„Das war in einem anderen Leben.“ „So eins hatte ich auch schon mal.“
Grace ist Therapeutin und lebt in Montréal. Beim Langlaufen findet sie im Schnee einen Mann, der gerade versucht hat, sich an einem Baum zu erhängen. Sie rettet ihn und steigert sich so sehr in ihr Helfersyndrom hinein, dass die Grenzen zwischen Hilfsbereitschaft und Verliebtheit verschwimmen: „Sie kehrte dann zurück ins Wohnzimmer, zu diesem Menschen, den sie kaum kannte, diesem dunklen, schwierigen Mann, und küsste ihn. Manche Dinge waren einfach zu intensiv, um sie langsam anzugehen.“ Das alles geschieht 1996. Im New York des Jahres 2002 versucht Annie, als Schauspielerin Fuß zu fassen. Sie war einst Grace‘ Patientin und ist von zuhause weggelaufen – genau wie die junge, schwangere Hilary, die obdachlos ist und sich bei Annie einnistet. Annie denkt nie an Grace, deren Leben sie 1996 verändert hat. Mehr Präsenz nimmt Grace dagegen in den Erinnerungen ihres Exmanns Mitch ein, der in die Arktis zu einer Inuit-Gemeinde flüchtet, um sich klar darüber zu werden, ob er bei seiner Freundin und ihrem autistischen Kind bleiben will. Während seiner Abwesenheit wird ihm die Entscheidung abgenommen, das Leben geht weiter – und als er Grace wiedertrifft, wird auch offenbar, was damals geschehen ist zwischen ihr und dem lebensmüden Fremden.

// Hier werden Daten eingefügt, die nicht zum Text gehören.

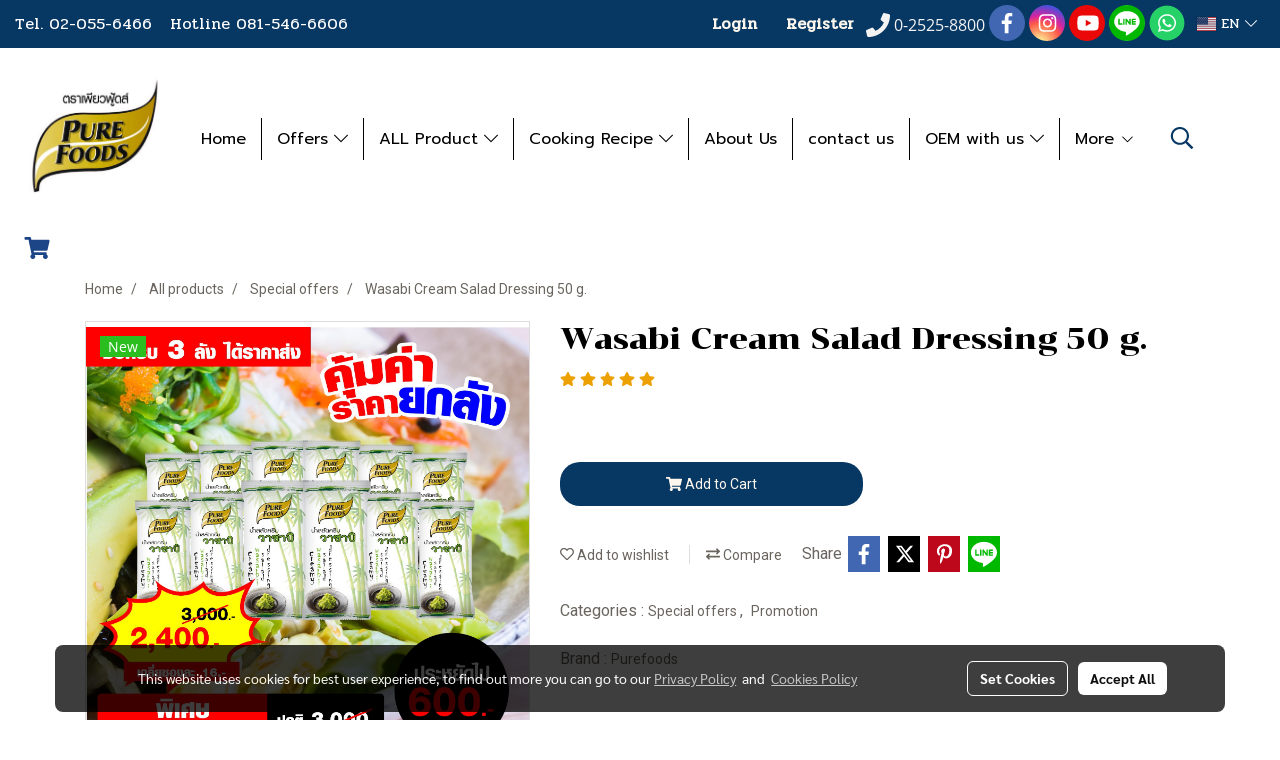

--- FILE ---
content_type: application/javascript; charset=UTF-8
request_url: https://widget.chatcone.com/js/widget.bundle.js
body_size: 2902
content:
(()=>{"use strict";var e,t={561:(e,t,a)=>{a.r(t),a.d(t,{customAlphabet:()=>r,customRandom:()=>i,nanoid:()=>s,random:()=>n,urlAlphabet:()=>o});let o="useandom-26T198340PX75pxJACKVERYMINDBUSHWOLF_GQZbfghjklqvwyzrict",n=e=>crypto.getRandomValues(new Uint8Array(e)),i=(e,t,a)=>{let o=(2<<Math.log(e.length-1)/Math.LN2)-1,n=-~(1.6*o*t/e.length);return(i=t)=>{let r="";for(;;){let t=a(n),s=0|n;for(;s--;)if(r+=e[t[s]&o]||"",r.length===i)return r}}},r=(e,t=21)=>i(e,t,n),s=(e=21)=>crypto.getRandomValues(new Uint8Array(e)).reduce((e,t)=>e+((t&=63)<36?t.toString(36):t<62?(t-26).toString(36).toUpperCase():t>62?"-":"_"),"")}},a={};function o(e){var n=a[e];if(void 0!==n)return n.exports;var i=a[e]={exports:{}};return t[e](i,i.exports,o),i.exports}o.d=(e,t)=>{for(var a in t)o.o(t,a)&&!o.o(e,a)&&Object.defineProperty(e,a,{enumerable:!0,get:t[a]})},o.o=(e,t)=>Object.prototype.hasOwnProperty.call(e,t),o.r=e=>{"undefined"!=typeof Symbol&&Symbol.toStringTag&&Object.defineProperty(e,Symbol.toStringTag,{value:"Module"}),Object.defineProperty(e,"__esModule",{value:!0})},e=o(561),function(){var t=(0,e.customAlphabet)("0123456789ABCDEFGHIJKLMNOPQRSTUVWXYZabcdefghijklmnopqrstuvwxyz",32);function a(e){for(var t=e+"=",a=document.cookie.split(";"),o=0;o<a.length;o++){for(var n=a[o];" "==n.charAt(0);)n=n.substring(1);if(0==n.indexOf(t))return n.substring(t.length,n.length)}return""}function o(e,t,a,o){void 0===a&&(a=3),void 0===o&&(o="d");var n=new Date((new Date).valueOf()+("d"==o?864e5*a:"h"==o?36e5*a:6e4*a));document.cookie="".concat(e,"=").concat(t,"; expires=").concat(new Date(n).toUTCString(),";").concat("")}window.addEventListener("load",function(){!function(){var e=document.getElementById("FBStyleRoot");e?e.innerHTML="":((o=document.createElement("style")).type="text/css",o.id="FBStyleRoot",o.innerHTML="",document.body.appendChild(o));var t=document.getElementById("FBStyleSub"),a=window;a.mobileCheck=function(){var e,t=!1;return e=navigator.userAgent||navigator.vendor||a.opera,(/(android|bb\d+|meego).+mobile|avantgo|bada\/|blackberry|blazer|compal|elaine|fennec|hiptop|iemobile|ip(hone|od)|iris|kindle|lge |maemo|midp|mmp|mobile.+firefox|netfront|opera m(ob|in)i|palm( os)?|phone|p(ixi|re)\/|plucker|pocket|psp|series(4|6)0|symbian|treo|up\.(browser|link)|vodafone|wap|windows ce|xda|xiino/i.test(e)||/1207|6310|6590|3gso|4thp|50[1-6]i|770s|802s|a wa|abac|ac(er|oo|s\-)|ai(ko|rn)|al(av|ca|co)|amoi|an(ex|ny|yw)|aptu|ar(ch|go)|as(te|us)|attw|au(di|\-m|r |s )|avan|be(ck|ll|nq)|bi(lb|rd)|bl(ac|az)|br(e|v)w|bumb|bw\-(n|u)|c55\/|capi|ccwa|cdm\-|cell|chtm|cldc|cmd\-|co(mp|nd)|craw|da(it|ll|ng)|dbte|dc\-s|devi|dica|dmob|do(c|p)o|ds(12|\-d)|el(49|ai)|em(l2|ul)|er(ic|k0)|esl8|ez([4-7]0|os|wa|ze)|fetc|fly(\-|_)|g1 u|g560|gene|gf\-5|g\-mo|go(\.w|od)|gr(ad|un)|haie|hcit|hd\-(m|p|t)|hei\-|hi(pt|ta)|hp( i|ip)|hs\-c|ht(c(\-| |_|a|g|p|s|t)|tp)|hu(aw|tc)|i\-(20|go|ma)|i230|iac( |\-|\/)|ibro|idea|ig01|ikom|im1k|inno|ipaq|iris|ja(t|v)a|jbro|jemu|jigs|kddi|keji|kgt( |\/)|klon|kpt |kwc\-|kyo(c|k)|le(no|xi)|lg( g|\/(k|l|u)|50|54|\-[a-w])|libw|lynx|m1\-w|m3ga|m50\/|ma(te|ui|xo)|mc(01|21|ca)|m\-cr|me(rc|ri)|mi(o8|oa|ts)|mmef|mo(01|02|bi|de|do|t(\-| |o|v)|zz)|mt(50|p1|v )|mwbp|mywa|n10[0-2]|n20[2-3]|n30(0|2)|n50(0|2|5)|n7(0(0|1)|10)|ne((c|m)\-|on|tf|wf|wg|wt)|nok(6|i)|nzph|o2im|op(ti|wv)|oran|owg1|p800|pan(a|d|t)|pdxg|pg(13|\-([1-8]|c))|phil|pire|pl(ay|uc)|pn\-2|po(ck|rt|se)|prox|psio|pt\-g|qa\-a|qc(07|12|21|32|60|\-[2-7]|i\-)|qtek|r380|r600|raks|rim9|ro(ve|zo)|s55\/|sa(ge|ma|mm|ms|ny|va)|sc(01|h\-|oo|p\-)|sdk\/|se(c(\-|0|1)|47|mc|nd|ri)|sgh\-|shar|sie(\-|m)|sk\-0|sl(45|id)|sm(al|ar|b3|it|t5)|so(ft|ny)|sp(01|h\-|v\-|v )|sy(01|mb)|t2(18|50)|t6(00|10|18)|ta(gt|lk)|tcl\-|tdg\-|tel(i|m)|tim\-|t\-mo|to(pl|sh)|ts(70|m\-|m3|m5)|tx\-9|up(\.b|g1|si)|utst|v400|v750|veri|vi(rg|te)|vk(40|5[0-3]|\-v)|vm40|voda|vulc|vx(52|53|60|61|70|80|81|83|85|98)|w3c(\-| )|webc|whit|wi(g |nc|nw)|wmlb|wonu|x700|yas\-|your|zeto|zte\-/i.test(e.substr(0,4)))&&(t=!0),t};var o,n=".positionFBChat.fb_iframe_widget { position: absolute; } .positionFBChat.fb_iframe_widget span iframe{ height: 495px !important;}";a.mobileCheck()&&(n=""),t?t.innerHTML=n:((o=document.createElement("style")).type="text/css",o.id="FBStyleSub",o.innerHTML=n,document.body.appendChild(o))}();var e=window.chatconewidget.init||null;if(null!==e&&document.body){var n=document.createElement("div");n.id="chatcone-widget",n.style.position="fixed",n.style.right="0",n.style.bottom="0",n.style.width="0",n.style.height="0",n.style.overflow="hidden",n.style.zIndex="188",document.body.appendChild(n);var i=document.createElement("iframe");i.src="".concat("https://widget.chatcone.com","/widget/").concat(e),i.sandbox="allow-forms allow-modals allow-popups allow-popups-to-escape-sandbox allow-scripts allow-same-origin allow-presentation",i.style.border="0",i.style.display="none",i.style.width="100%",i.style.height="100%",i.id="widget-".concat(e),i.referrerPolicy="no-referrer",this.iframe=i,n.appendChild(i),window.addEventListener("message",function(r){var s=r&&r.data&&r.data.type?r.data.type:null,c=r.data.msg;if(s){var d=a("widget_sess_id"),l=a("widget_close_message"),p=window;switch(s.toLowerCase()){case"domain":i.contentWindow.postMessage({type:"ReturnDomain",msg:window.location.href,widget_webhook_key:e,widgetSessId:d},"*");break;case"init":c.status?(n.style.width=c.width,n.style.height=c.height,i.style.display="block",c.page_id,c.show,i.contentWindow.postMessage({type:"closeSM",msg:l},"*")):i.remove();break;case"initfb":!function(e){var t=document.getElementById("FBStyleToggle");if(t)t.innerHTML=e?"":".fb_dialog_content {display: none !important;}";else{var a=document.createElement("style");a.type="text/css",a.id="FBStyleToggle",a.innerHTML=e?"":".fb_dialog_content {display: none !important;}",document.body.appendChild(a)}}(c.toggle);break;case"open":d&&i.contentWindow.postMessage({type:"StartSession",msg:d},"*");break;case"start":if(!d){var m=new Date,g=new Date(m.setDate(m.getDate()+2)).getTime(),h={id:t(),form:c,exp:g};o("widget_sess_id",d=JSON.stringify(h))}i.contentWindow.postMessage({type:"StartSession",msg:d},"*"),i.contentWindow.postMessage({type:"CloseSM",msg:d},"*");break;case"close":break;case"closesm":l||o("widget_close_message","true",6,"h");break;case"setstyle":for(var y=0,w=Object.entries(c);y<w.length;y++){var u=w[y],b=u[0],v=u[1];n.style[b]=v}break;case"clickfb":p.dataLayer&&p.dataLayer.push({event:"chatconeFacebookOpen"});break;case"clickline":p.dataLayer&&p.dataLayer.push({event:"chatconeLineOpen"});break;case"clicktelephone":p.dataLayer&&p.dataLayer.push({event:"chatconeTelephoneOpen"});break;case"clickcall":p.dataLayer&&p.dataLayer.push({event:"chatconeCallOpen"});break;case"clickwidget2":p.dataLayer&&p.dataLayer.push({event:"chatconeWidget2Open"});break;case"closewidget2":p.dataLayer&&p.dataLayer.push({event:"chatconeWidget2close"});break;case"clickwidget1":p.dataLayer&&p.dataLayer.push({event:"chatconeWidget1Open"});break;case"closewidget1":p.dataLayer&&p.dataLayer.push({event:"chatconeWidget1close"});break;case"startchat":p.dataLayer&&p.dataLayer.push({event:"chatconeWidget1Startchat"});break;case"destroy":var f=document.getElementById("chatcone-widget");f.parentNode.removeChild(f);break;case"check":if(d){var k=JSON.parse(d),x=new Date,L=Math.abs(x.getTime()-k.exp);if(1==Math.ceil(L/864e5)){document.cookie=k.id+"=; Path=/; Expires=Thu, 01 Jan 1970 00:00:01 GMT;";var S=new Date;g=new Date(S.setDate(S.getDate()+2)).getTime(),h={id:k.id,form:k.form,exp:g},o("widget_sess_id",d=JSON.stringify(h))}}}}})}},!1)}()})();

Die kanadische Autorin Alix Ohlin erzählt in ihrem zweiten Roman von drei Menschen – Grace, Mitch und Annie –, die sich einst kannten, aber eigentlich nichts miteinander zu tun haben. Ihr jeweiliges Leben ist geprägt vom Versuch der Selbstbestimmung und vom Scheitern. Die Schriftstellerin hat drei völlig verschiedene Charaktere gewählt: Grace ist selbstbewusst, herzlich und aufdringlich, Annie gibt sich karrieregeil und rücksichtslos, hat aber ein weiches Herz, und Mitch steht sich selbst im Weg. Alix Ohlin widmet sich ihren Figuren so liebevoll, dass es ihr gelingt, mein Interesse für deren Geschichten zu wecken, auch wenn sie am Ende eher belanglos bleiben. Gemeinsam ist den dreien, dass sie versuchen, jemand anderem zu helfen, und dabei sich selbst verlieren. Als Rahmen nutzt die Autorin dabei die Beziehung zwischen einem Therapeuten und einem Patienten, denn auch Mitch ist wie Grace Therapeut. Die Ausgangssituation – dass Grace einen Mann trifft, der sich soeben umbringen wollte – ist natürlich spannend, und ich bin ebenso begierig darauf, sein Geheimnis zu erfahren, wie sie. Als dieses Geheimnis, die Ursache für den Selbstmordversuch, dann jedoch ans Licht kommt, bin ich fast ein wenig enttäuscht, weil es mir ein bisschen abgedroschen erscheint. Was angesichts des Unglücks, das dahintersteht, eine harte Aussage ist, aber in diesem Punkt hat Alix Ohlin sich in meinen Augen ein wenig verzettelt, denn plötzlich kommen noch so viele Schicksale zum Tragen, dass sie angesichts der Kürze nur oberflächlich dargestellt werden können, was sehr schade ist. Sie zündet hin und wieder kleine Knallfrösche, aber die große Bombe, auf die ich warte, bleibt aus. Trotzdem ist dieser Roman aufgrund seines Unterhaltungswerts und Alix Ohlins angenehmen Stils sehr lesenswert, und ich habe ihre drei kleinen Alltagshelden gern für eine Weile begleitet.
Durchgekaut und einverleibt. Von diesem Buch bleibt …
… fürs Auge: ein sehr stilvolles Cover!
… fürs Hirn: gute Anklänge und ein gekonnter Schreibstil, aber ich hätte mir mehr Sprengkraft gewünscht.
… fürs Herz: viel Menschlichkeit.
… fürs Gedächtnis: ein nettes, harmloses Lesevergnügen.
In einer anderen Haut von Alix Ohlin ist erschienen bei C. H. Beck (ISBN 978-3-406-64703-1, 351 Seiten, 19,99 Euro).